All of these efforts mobilized citizen power to hold states accountable to ethical principles of justice, transparency, peace, and so on. These movements have also created an ever-expanding body of international law with accompanying enforcement mechanisms like monitoring institutions and international criminal courts.
Autocrats might come and go but these international mechanisms will remain—or so reason activists and human rights lawyers and UN officials.
But these watchdogs never reckoned on the new crop of autocrats, who have even greater ambitions than simply rigging the systems at home so that they can rule indefinitely. The new autocrats also want to disrupt the very international institutions and mechanisms that have sought to contain and dismantle despotism around the world.
Of course, dissent will continue within countries. But if cut off from transnational support networks, domestic voices against local despots will be more easily isolated and suppressed. Meanwhile, no longer connected to local sources of information, international networks will weaken and eventually die.

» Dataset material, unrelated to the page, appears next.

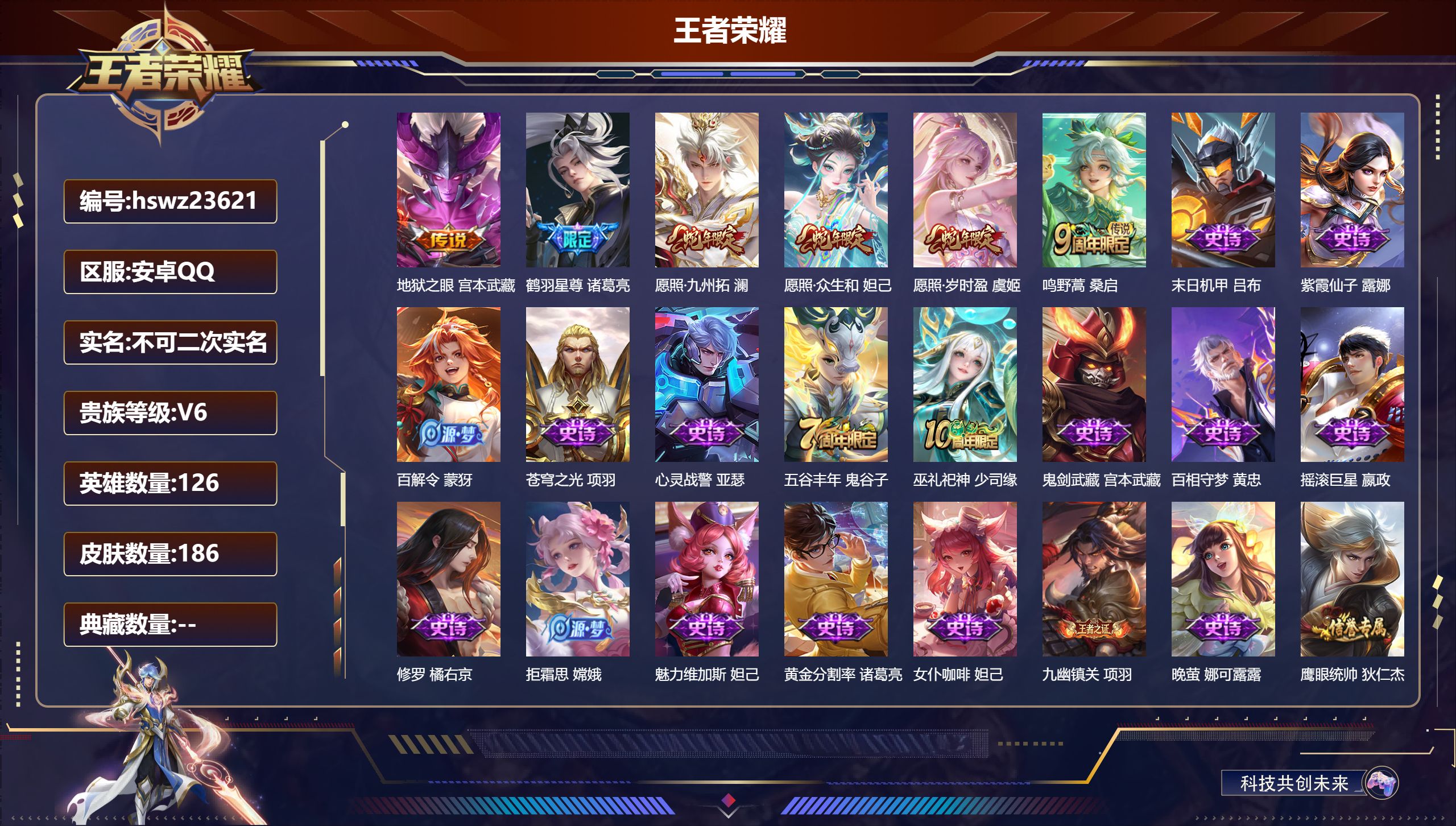 王者荣耀账号安卓QQ126英雄-186皮肤-安卓QQ/永恒钻石/186皮肤/126英雄/0典藏/0珍品无双/0无双/0珍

The Roman Empire was problematic in so many ways—as is our current system of liberal internationalism—but it did build impressive infrastructure, promulgate a coherent set of laws, and stimulate a culture of proto-humanism. When the empire collapsed, those achievements largely crumbled to dust. Europe, at least, wouldn’t recover the lost ground for many centuries.
Right-wing leaders like Trump, Bolsonaro, and Orbán are the new barbarians at the gate. If we lose what we once assumed was an impregnable system of international law and transnational advocacy, it’s hard to imagine what will happen to the ever more marginalized voices of dissent. Such a Time of Troubles, full of lawlessness and violence, will spell trouble for us all.